Infância Roubada (Tsotsi),
de Gavin Hood (África do Sul, 2006)
por Cléber Eduardo

Redenção e bom comportamento

Não vou mentir: o único interesse despertado por Infância Roubada, antes de assisti-lo, está na informação de que ganhou um Oscar – o de melhor filme estrangeiro, pela África do Sul. Esse interesse tem menos a ver com a expectativa de o Oscar ter premiado uma obra-prima africana e mais com a curiosidade em torno das características legitimadas pela Academia de Hollywood. Pois vamos lá: Infância Roubada segue um jovem negro em seu percurso da delinquência à redenção (com  punição), primeiro mostrando-o como ameaça produzida por sua biografia, depois encaminhando-se para sua regeneração, sempre mais interessado nesse processo de rumo ao bem que no processo fomentador das atitudes más. Sim, tudo assim, bem simples, simplório mesmo, para ninguém deixar de entender nada.

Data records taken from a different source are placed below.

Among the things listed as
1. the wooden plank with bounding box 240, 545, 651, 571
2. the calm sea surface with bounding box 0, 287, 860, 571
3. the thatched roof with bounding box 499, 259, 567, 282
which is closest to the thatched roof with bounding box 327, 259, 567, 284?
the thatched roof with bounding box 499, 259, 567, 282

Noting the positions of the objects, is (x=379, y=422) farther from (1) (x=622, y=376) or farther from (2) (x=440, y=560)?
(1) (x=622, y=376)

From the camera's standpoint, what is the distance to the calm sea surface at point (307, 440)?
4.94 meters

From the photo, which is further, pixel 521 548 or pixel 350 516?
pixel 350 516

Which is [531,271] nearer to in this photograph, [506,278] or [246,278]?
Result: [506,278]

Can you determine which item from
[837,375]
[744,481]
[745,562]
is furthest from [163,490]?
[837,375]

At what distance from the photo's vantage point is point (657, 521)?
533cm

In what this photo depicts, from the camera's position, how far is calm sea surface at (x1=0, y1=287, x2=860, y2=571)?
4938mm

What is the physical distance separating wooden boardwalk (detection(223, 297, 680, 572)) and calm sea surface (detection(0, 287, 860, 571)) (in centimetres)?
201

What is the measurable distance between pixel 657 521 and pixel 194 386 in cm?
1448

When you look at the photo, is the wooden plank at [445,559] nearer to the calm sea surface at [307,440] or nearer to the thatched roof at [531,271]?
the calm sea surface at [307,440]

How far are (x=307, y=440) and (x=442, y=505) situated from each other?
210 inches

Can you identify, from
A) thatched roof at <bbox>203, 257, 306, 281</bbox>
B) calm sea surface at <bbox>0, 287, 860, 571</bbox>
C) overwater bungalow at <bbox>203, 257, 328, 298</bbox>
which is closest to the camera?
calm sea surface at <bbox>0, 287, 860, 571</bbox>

No começo, ele é mostrado, sem sutilezas, como um monstro. Não apenas rouba como usa a violência. Bastam alguns minutos para começarmos a ser convidados pelo filme a iniciar um processo de relativização dessa figura. Temos alguns momentos de apelativos e psicologizantes flashbacks com imagens de sua infância sofrida – se essa era a reivindicação de quem cobrou motivação para Zé Pequeno em Cidade de Deus, talvez tenha sido melhor ele ter sido mostrado como patologia como foi. Mas o acontecimento-chave é o roubo de um carro de uma grã-fina, em quem o anti-herói dá um tiro, descobrindo depois estar com o bebê de poucos meses dela agora em sua posse. De certa forma, adota o pequeno (não o Zé), clandestinamente.

Será pelo contato progressivo com essa criança desamparada, pela aproximação coercitiva com uma jovem e pelo exemplo moral de um semi-intelectual a quem espanca que, em última instância, o protagonista, dotado de uma violência sempre em vias de explodir, vai aprender o caminho da mansidão, certamente um estágio anterior à sua legalização como cidadão à margem. Não é sua pobreza que o torna revoltado, mas um problema afetivo que, com a semente da paternidade despertada pelo recém-nascido, poderá ser solucionado. Se isso não for estímulo ao conformismo social... bem, se não for, só pode ser reacionarismo mesmo. E assim, na parte final, depois do delinquente virar um anjo, dar esmola para um paraplégico de quem tinha ameaçado roubar todas as moedas, reivindicar a amizade da moça que amamenta o bebê para ele e roubar brinquedo para a criança na casa dos pais dela, depois disso tudo, ele termina com as mãos para a cima (quase saudando aos céus por estar adentrando o caminho do bem).

Gavin Hood parece Jayme Monjardin filmando em favela africana (que por sua vez parece reconstituída no Projac, ou por efeitos de computador, tamanha é a artificialidade de sua tonalidade salmão, certamente obtida por correção digital - “correção” é modo de dizer). Algumas de suas soluções de câmera são de uma notável incapacidade, entre as quais a sucessão de subjetivas usadas em uma seqüência no metrô, na qual o movimento da câmera entre os passantes não corresponde à rigidez da cabeça e olhos de quem está olhando. Enfim, Infância Roubada, se ganhou o Oscar, só pode ter sido por uma razão: a lição dada aos negros pobres para se comportar direitinho.